🤖 AI Summary
This work addresses the tendency of large reasoning models to overthink simple problems and the challenge of simultaneously achieving accuracy, efficiency, and robustness across heterogeneous reasoning behaviors. The authors propose a two-stage training framework: first, mixed fine-tuning enables the model to learn both with- and without-reasoning behaviors for effective initialization; second, Correctness-Preserving Advantage Shaping (CPAS) prevents the suppression of correct long-chain reasoning, while Length-Aware Gradient Regulation (LAGR) enables adaptive reinforcement learning. Evaluated on Qwen2.5-1.5B and Qwen2.5-7B, the approach improves accuracy by up to 3.7 and 3.6 percentage points, respectively, reduces generation length by 40.6% and 43.9%, and demonstrates strong generalization and stability on out-of-distribution and multi-difficulty tasks.
📝 Abstract
Large reasoning models (LRMs) achieve strong performance through extended reasoning traces, but they often exhibit overthinking behavior for low-complexity queries.
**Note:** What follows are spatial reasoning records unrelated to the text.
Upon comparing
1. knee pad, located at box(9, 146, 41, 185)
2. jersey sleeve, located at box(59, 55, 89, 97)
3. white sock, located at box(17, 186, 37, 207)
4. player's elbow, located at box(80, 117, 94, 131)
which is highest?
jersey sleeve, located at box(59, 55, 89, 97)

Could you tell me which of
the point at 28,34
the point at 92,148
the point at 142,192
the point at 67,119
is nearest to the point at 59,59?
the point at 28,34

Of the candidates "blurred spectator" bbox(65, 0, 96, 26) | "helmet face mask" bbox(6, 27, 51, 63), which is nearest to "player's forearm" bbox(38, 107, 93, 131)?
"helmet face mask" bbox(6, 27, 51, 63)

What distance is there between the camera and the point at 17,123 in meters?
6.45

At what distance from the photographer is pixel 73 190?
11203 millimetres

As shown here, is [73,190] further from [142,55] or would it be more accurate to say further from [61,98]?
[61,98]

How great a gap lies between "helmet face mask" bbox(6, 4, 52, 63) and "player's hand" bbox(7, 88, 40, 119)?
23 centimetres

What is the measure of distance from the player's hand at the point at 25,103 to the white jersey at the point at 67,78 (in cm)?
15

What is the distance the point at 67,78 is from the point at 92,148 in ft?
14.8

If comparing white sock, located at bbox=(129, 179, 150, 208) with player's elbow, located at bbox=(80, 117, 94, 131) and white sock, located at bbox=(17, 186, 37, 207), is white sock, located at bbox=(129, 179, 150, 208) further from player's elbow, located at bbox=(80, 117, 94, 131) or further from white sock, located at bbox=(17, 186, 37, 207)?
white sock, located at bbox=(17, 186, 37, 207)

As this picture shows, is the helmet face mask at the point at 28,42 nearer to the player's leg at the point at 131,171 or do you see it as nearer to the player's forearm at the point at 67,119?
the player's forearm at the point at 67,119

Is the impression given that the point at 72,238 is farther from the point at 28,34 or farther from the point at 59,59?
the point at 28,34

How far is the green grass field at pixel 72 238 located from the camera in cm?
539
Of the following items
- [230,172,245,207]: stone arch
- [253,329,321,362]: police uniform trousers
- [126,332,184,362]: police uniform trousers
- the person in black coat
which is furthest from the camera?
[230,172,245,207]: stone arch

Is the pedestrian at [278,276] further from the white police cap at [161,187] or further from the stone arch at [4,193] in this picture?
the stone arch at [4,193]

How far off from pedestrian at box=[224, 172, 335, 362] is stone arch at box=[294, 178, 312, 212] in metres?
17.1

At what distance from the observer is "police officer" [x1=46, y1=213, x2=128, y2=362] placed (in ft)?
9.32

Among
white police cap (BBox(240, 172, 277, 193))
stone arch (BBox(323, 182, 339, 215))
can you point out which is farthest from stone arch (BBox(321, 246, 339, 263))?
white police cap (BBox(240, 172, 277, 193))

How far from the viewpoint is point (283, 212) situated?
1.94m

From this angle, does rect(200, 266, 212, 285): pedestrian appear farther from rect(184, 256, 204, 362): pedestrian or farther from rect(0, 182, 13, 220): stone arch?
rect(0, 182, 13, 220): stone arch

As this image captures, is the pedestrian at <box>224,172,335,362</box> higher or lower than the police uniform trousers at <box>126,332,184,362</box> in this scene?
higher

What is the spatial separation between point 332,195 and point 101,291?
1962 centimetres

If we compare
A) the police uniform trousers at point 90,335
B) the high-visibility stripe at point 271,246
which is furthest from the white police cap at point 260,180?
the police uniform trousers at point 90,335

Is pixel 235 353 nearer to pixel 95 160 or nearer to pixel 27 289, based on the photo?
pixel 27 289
Existing efforts to mitigate this issue are fundamentally limited by unstable accuracy-efficiency trade-offs and poor robustness to heterogeneous reasoning behaviors. To address these challenges, we propose a two-stage framework for stable adaptive thinking in LRMs. The framework first applies Hybrid Fine-Tuning to expose the model to both thinking and no-thinking behaviors, establishing well-conditioned initialization. It then performs adaptive reinforcement learning with Correctness-Preserving Advantage Shaping (CPAS) to avoid suppressing correct long-chain reasoning, and Length-Aware Gradient Regulation (LAGR) to stabilize optimization under severe reasoning-length heterogeneity. Extensive experiments on Qwen2.5-1.5B and 7B show consistent improvements over strong baselines, achieving up to +3.7/+3.6 accuracy points while reducing generated tokens by 40.6%/43.9%. Further analyses across varying problem difficulties and out-of-distribution tasks confirm the robustness and generalization of our approach.